Identify each line below that contains the word "common", and copy it out.

Start of Data under study

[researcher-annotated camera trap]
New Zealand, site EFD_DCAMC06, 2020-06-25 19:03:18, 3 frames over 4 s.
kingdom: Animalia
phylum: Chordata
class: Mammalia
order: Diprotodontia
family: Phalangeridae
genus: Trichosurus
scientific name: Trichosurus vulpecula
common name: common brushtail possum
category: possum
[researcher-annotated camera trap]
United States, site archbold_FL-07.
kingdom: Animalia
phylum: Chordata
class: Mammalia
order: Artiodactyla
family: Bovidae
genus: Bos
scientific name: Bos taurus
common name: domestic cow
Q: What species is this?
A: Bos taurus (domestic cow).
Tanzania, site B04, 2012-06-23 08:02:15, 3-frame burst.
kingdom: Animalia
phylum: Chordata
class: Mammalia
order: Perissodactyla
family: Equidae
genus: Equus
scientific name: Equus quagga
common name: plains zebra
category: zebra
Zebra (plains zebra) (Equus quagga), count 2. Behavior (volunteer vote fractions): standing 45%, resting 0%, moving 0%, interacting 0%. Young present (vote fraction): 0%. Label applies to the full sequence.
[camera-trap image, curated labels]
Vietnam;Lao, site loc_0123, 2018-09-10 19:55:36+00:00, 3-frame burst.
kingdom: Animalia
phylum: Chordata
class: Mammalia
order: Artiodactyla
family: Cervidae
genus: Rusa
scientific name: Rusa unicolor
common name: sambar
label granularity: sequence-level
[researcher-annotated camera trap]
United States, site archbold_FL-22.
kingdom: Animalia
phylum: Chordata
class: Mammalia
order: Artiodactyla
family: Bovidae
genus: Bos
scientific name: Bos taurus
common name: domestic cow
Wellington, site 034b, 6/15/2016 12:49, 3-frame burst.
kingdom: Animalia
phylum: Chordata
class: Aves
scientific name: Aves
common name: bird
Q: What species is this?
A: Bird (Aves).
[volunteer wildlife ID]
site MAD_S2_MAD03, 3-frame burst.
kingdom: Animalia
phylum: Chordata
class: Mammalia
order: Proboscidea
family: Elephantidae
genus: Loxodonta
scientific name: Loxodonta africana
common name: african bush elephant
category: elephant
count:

End of Data under study

_Written response_.
common name: common brushtail possum
common name: domestic cow
common name: plains zebra
common name: sambar
common name: domestic cow
common name: bird
common name: african bush elephant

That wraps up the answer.